Oh, you'll love this story then. Long time ago as part of research project I had to interview a herpetologist. He knew I was coming for the interview. Older guy, 50's. Multiple doctorates, distinguished. Met him at his lab, he showed me around where they kept the snakes (kraits, adders, vipers) all highly poisonous. The holding area was very clean, professional etc. On they way out of the area where they kept the snakes, he mentioned to one of his assistants that the lid was ajar on one of the tanks that held a costal taipan (aggressive and deadly). More people came in looking for the snake while they ushered me out. Mind you that several locked doors were required to enter/exit this area. Out in his office we were talking, he answered a few calls, made a few. Suddenly I felt something on my shoulder, saw it was a snake, jumped up, flipped the snake off and am lucky not to shit my pants right there. I heard all this laughter (yes the distinguished doctor too) and everyone that was in the lab was standing behind me and were laughing their asses off. Of course the whole escaped snake thing was a setup for the FNG. Doc told me it was funnier in the lab itself until one of the tanks got knocked over by a freaked out victim which is why they did it in his office. I still have the rubber snake they used. Herpey Humour. They did teach me how to catch a rattlesnake and milk it.
 
I used to have a rose hair, a pink toed, and one from Vietnam/Thailand that was waaaaaaaaaaaaaaaaay aggressive named harley...when it was his cage cleaning time I would move every thing out of the kitchen so it was a nice bright white floor where I could track him if he got loose.. I would also have a boot...just in case he got loose. I wasn't taking any chances...he died about a year after I got him and I was done with scary little "pets"
 
Oh, you'll love this story then. Long time ago as part of research project I had to interview a herpetologist. He knew I was coming for the interview. Older guy, 50's. Multiple doctorates, distinguished. Met him at his lab, he showed me around where they kept the snakes (kraits, adders, vipers) all highly poisonous. The holding area was very clean, professional etc. On they way out of the area where they kept the snakes, he mentioned to one of his assistants that the lid was ajar on one of the tanks that held a costal taipan (aggressive and deadly). More people came in looking for the snake while they ushered me out. Mind you that several locked doors were required to enter/exit this area. Out in his office we were talking, he answered a few calls, made a few. Suddenly I felt something on my shoulder, saw it was a snake, jumped up, flipped the snake off and am lucky not to shit my pants right there. I heard all this laughter (yes the distinguished doctor too) and everyone that was in the lab was standing behind me and were laughing their asses off. Of course the whole escaped snake thing was a setup for the FNG. Doc told me it was funnier in the lab itself until one of the tanks got knocked over by a freaked out victim which is why they did it in his office. I still have the rubber snake they used. Herpey Humour. They did teach me how to catch a rattlesnake and milk it.

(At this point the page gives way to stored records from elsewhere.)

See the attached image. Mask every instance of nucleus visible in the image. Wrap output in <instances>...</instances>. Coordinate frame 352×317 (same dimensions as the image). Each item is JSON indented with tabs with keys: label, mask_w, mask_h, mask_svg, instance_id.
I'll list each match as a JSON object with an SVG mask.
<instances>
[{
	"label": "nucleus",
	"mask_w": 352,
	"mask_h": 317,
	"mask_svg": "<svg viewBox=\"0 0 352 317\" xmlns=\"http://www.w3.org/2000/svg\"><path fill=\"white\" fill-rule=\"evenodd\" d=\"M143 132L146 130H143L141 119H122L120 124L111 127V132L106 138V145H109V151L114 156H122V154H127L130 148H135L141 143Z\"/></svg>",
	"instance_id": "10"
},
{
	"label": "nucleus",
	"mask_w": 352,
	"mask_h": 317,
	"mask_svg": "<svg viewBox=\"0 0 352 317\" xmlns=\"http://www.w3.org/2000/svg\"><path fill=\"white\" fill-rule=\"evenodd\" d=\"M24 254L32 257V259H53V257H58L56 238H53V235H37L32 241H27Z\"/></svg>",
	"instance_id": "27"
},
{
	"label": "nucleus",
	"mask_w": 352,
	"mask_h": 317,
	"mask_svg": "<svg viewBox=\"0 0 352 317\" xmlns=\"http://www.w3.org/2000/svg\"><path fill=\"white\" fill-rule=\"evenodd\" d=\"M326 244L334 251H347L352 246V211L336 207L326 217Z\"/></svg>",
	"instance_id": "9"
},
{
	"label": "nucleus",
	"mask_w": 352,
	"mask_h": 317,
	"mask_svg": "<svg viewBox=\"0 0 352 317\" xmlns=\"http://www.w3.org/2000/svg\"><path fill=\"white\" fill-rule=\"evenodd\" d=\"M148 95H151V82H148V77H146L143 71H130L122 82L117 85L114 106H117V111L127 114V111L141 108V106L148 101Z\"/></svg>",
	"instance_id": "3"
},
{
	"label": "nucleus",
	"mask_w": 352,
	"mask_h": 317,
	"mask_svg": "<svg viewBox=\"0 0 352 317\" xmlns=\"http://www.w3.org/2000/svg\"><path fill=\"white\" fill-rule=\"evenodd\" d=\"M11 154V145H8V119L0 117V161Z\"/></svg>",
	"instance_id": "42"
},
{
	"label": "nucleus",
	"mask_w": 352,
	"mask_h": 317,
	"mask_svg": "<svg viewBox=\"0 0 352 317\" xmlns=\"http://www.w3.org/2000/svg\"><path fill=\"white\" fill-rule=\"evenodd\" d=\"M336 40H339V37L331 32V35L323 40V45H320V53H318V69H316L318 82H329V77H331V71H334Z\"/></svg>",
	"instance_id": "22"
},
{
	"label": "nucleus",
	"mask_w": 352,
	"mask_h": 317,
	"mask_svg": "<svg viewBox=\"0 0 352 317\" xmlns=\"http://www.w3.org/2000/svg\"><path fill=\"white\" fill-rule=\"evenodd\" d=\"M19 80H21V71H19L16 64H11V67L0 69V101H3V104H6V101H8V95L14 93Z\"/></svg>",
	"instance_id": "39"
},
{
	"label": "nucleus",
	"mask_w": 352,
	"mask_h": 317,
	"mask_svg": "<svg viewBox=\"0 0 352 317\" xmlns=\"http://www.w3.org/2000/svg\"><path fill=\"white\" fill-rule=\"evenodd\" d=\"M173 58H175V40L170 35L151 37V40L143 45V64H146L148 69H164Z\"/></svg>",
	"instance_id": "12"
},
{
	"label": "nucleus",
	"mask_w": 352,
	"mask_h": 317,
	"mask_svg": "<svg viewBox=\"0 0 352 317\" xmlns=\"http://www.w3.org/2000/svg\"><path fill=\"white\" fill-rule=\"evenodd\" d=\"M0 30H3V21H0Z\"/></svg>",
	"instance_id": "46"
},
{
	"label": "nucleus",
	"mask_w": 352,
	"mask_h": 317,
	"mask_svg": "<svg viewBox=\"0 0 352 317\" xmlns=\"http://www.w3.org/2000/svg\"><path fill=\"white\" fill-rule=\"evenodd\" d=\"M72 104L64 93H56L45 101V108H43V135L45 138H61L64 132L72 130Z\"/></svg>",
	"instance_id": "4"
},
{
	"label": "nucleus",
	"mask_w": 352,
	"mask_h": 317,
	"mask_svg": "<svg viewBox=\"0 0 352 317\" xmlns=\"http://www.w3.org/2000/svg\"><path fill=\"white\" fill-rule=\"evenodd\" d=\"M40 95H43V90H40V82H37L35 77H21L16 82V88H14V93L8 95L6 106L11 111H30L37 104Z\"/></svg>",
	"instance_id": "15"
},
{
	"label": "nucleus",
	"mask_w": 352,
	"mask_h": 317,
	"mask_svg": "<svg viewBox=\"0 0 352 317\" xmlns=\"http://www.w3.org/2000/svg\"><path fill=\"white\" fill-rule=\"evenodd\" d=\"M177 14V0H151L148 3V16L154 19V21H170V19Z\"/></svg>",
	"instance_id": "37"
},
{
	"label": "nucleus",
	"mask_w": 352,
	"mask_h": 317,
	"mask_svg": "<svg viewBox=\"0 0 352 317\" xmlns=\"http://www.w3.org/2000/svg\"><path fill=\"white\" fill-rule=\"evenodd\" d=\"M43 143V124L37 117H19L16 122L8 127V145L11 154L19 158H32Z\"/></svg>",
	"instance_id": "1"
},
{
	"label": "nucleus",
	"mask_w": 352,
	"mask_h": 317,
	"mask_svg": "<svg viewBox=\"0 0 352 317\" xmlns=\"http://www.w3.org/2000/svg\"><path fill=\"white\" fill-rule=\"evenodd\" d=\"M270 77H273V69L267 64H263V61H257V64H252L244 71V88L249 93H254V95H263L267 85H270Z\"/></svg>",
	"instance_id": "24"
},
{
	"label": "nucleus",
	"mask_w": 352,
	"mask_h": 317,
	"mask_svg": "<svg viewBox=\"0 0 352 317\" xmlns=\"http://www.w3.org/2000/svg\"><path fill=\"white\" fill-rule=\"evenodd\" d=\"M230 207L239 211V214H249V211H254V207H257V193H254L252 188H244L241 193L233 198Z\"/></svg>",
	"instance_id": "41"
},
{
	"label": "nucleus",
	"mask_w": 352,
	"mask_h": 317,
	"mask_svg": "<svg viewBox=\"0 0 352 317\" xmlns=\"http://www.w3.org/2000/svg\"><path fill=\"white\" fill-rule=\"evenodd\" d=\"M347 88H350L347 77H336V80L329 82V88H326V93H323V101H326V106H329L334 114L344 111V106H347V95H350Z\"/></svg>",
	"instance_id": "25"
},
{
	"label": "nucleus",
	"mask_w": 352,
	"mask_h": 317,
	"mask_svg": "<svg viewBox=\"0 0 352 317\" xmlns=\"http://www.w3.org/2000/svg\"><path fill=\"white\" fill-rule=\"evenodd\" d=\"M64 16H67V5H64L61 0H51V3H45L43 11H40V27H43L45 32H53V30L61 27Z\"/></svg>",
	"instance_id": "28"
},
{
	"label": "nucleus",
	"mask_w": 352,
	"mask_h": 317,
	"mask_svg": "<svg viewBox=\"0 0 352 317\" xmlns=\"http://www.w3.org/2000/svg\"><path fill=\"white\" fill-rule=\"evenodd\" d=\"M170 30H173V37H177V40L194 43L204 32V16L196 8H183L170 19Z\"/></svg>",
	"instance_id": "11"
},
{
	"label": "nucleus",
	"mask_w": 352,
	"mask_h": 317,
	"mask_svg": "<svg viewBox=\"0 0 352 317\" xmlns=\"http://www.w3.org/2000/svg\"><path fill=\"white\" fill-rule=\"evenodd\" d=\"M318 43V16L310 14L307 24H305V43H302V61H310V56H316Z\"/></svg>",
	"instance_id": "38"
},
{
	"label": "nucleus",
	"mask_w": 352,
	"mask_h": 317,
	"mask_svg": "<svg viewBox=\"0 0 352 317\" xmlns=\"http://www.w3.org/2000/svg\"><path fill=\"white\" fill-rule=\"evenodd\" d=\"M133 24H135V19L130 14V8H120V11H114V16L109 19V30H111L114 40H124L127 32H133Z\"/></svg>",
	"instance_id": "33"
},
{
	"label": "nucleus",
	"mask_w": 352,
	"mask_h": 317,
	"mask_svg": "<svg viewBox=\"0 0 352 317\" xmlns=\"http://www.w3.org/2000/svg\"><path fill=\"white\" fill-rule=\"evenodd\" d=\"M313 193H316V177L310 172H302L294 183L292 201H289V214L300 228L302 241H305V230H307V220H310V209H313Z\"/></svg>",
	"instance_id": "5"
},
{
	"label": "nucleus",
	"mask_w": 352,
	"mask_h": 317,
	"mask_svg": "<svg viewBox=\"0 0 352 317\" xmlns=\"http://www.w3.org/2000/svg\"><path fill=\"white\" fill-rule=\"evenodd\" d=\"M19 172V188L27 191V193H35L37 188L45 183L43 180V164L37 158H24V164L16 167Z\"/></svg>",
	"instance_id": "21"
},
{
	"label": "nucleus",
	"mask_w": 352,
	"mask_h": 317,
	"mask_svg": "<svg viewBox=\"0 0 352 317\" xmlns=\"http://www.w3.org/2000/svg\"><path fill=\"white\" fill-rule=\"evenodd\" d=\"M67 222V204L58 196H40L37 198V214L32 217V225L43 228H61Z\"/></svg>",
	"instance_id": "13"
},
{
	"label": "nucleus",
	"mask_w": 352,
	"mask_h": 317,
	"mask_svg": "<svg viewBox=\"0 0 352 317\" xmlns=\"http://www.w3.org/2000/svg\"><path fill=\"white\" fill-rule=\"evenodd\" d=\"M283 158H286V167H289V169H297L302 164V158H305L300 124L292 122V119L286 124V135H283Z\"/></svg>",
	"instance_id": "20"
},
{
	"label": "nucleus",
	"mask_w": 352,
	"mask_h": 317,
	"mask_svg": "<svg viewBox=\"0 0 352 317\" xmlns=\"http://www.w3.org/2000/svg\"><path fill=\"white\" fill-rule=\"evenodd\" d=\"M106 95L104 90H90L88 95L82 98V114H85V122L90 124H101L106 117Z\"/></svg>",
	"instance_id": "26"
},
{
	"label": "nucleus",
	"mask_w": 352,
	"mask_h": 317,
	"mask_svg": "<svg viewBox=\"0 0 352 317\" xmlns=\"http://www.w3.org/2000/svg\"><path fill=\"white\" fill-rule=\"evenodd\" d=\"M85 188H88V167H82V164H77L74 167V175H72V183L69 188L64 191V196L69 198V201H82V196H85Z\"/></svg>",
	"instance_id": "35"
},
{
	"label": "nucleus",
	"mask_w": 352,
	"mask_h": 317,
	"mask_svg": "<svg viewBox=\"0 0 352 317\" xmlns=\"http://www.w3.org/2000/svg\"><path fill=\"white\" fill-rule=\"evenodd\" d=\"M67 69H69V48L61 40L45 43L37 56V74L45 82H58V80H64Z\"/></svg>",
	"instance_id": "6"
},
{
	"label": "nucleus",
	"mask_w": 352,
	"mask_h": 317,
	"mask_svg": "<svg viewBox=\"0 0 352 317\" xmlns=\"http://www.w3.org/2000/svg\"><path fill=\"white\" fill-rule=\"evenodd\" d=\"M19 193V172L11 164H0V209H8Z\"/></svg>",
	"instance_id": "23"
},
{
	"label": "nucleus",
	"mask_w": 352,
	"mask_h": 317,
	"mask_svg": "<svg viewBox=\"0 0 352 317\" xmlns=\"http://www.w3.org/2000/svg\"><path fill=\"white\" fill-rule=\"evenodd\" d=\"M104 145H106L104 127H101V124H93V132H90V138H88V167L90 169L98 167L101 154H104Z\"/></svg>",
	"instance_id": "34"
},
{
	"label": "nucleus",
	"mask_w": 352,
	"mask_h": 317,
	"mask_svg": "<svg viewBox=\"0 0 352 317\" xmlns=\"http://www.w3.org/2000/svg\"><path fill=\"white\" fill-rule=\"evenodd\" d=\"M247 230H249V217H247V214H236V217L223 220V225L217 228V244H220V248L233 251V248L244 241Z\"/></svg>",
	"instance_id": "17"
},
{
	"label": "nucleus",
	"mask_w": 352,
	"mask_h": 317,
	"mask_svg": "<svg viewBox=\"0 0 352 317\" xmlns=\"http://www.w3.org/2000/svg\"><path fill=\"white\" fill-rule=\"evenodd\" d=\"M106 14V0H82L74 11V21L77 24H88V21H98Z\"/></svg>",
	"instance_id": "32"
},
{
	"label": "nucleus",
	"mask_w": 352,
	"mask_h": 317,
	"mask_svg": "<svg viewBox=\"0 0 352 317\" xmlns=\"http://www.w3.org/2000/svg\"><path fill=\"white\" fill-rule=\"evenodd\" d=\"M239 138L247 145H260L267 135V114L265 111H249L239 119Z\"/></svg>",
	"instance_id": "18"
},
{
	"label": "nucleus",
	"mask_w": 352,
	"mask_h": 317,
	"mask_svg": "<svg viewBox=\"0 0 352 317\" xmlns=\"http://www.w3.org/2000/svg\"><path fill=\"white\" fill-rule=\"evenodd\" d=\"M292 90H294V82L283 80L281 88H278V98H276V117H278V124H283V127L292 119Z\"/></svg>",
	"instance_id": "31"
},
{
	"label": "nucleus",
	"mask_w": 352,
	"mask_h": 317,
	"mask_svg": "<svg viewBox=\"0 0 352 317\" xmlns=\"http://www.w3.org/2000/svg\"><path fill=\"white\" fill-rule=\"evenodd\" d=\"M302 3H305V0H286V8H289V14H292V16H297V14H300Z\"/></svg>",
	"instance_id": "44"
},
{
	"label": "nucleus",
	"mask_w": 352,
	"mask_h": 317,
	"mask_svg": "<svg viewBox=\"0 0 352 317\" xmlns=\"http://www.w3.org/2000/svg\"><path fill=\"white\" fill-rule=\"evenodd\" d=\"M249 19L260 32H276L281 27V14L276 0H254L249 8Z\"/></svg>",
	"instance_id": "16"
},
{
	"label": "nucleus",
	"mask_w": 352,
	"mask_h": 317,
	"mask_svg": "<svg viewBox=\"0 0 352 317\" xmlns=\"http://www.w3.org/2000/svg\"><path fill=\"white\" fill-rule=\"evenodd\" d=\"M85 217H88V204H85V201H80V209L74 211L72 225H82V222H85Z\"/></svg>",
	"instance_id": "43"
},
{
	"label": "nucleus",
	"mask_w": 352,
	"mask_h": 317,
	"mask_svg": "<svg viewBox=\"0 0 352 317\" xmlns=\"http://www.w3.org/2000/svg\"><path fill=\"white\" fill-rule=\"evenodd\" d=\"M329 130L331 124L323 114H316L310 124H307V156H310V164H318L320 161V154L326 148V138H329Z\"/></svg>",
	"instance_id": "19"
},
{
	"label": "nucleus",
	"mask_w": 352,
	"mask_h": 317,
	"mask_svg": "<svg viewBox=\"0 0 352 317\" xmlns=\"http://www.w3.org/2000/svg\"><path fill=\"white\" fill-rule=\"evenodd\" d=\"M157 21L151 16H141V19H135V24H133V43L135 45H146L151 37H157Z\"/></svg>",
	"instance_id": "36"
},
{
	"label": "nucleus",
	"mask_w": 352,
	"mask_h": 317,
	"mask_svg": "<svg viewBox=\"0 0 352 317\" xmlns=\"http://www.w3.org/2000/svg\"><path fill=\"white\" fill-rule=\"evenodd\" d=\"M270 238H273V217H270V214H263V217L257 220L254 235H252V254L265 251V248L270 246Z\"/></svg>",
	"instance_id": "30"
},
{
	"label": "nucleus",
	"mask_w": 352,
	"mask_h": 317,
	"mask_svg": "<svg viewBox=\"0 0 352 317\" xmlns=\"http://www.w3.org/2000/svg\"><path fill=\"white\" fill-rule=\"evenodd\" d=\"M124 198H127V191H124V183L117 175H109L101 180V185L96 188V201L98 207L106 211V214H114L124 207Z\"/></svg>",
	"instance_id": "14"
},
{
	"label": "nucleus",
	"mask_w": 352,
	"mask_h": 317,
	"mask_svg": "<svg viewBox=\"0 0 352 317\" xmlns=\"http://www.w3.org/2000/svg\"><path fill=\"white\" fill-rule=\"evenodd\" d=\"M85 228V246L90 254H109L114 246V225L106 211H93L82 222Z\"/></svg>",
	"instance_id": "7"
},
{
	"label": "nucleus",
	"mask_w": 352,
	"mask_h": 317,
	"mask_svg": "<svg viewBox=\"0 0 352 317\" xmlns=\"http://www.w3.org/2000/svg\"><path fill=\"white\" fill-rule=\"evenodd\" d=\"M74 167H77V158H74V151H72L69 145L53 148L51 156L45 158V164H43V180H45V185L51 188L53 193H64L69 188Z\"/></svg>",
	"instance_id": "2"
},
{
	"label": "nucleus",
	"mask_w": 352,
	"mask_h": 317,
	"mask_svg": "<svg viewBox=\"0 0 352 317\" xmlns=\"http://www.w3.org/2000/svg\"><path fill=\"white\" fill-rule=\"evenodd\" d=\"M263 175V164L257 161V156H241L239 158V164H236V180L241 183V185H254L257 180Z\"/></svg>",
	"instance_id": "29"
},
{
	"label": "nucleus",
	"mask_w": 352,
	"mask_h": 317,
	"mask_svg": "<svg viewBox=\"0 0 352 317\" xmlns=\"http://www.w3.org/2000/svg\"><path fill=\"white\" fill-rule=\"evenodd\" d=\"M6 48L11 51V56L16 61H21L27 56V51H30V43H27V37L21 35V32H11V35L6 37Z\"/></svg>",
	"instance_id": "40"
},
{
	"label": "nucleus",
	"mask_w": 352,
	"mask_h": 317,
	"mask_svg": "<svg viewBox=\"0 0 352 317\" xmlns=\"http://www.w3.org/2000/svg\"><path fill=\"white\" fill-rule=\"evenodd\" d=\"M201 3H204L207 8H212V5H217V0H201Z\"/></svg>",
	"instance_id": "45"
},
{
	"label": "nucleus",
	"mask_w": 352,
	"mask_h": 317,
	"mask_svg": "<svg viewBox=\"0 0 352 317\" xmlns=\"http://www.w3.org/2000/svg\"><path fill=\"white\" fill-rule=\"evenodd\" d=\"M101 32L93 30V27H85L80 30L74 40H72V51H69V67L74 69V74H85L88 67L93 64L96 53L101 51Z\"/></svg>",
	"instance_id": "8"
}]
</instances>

I helped one of our local herpetologists find all his baby Mozambique spitting cobras.
The tank was not closed properly and they all escaped.
Was a rather fun experience.

I get called by my neighbours when they come across snakes now as I hate to see them killed for nothing (the snakes as well as the neighbours).
Biggest snouted cobra I have been called for was around 2.2 meters but friendly as can be (not aggressive like the babies).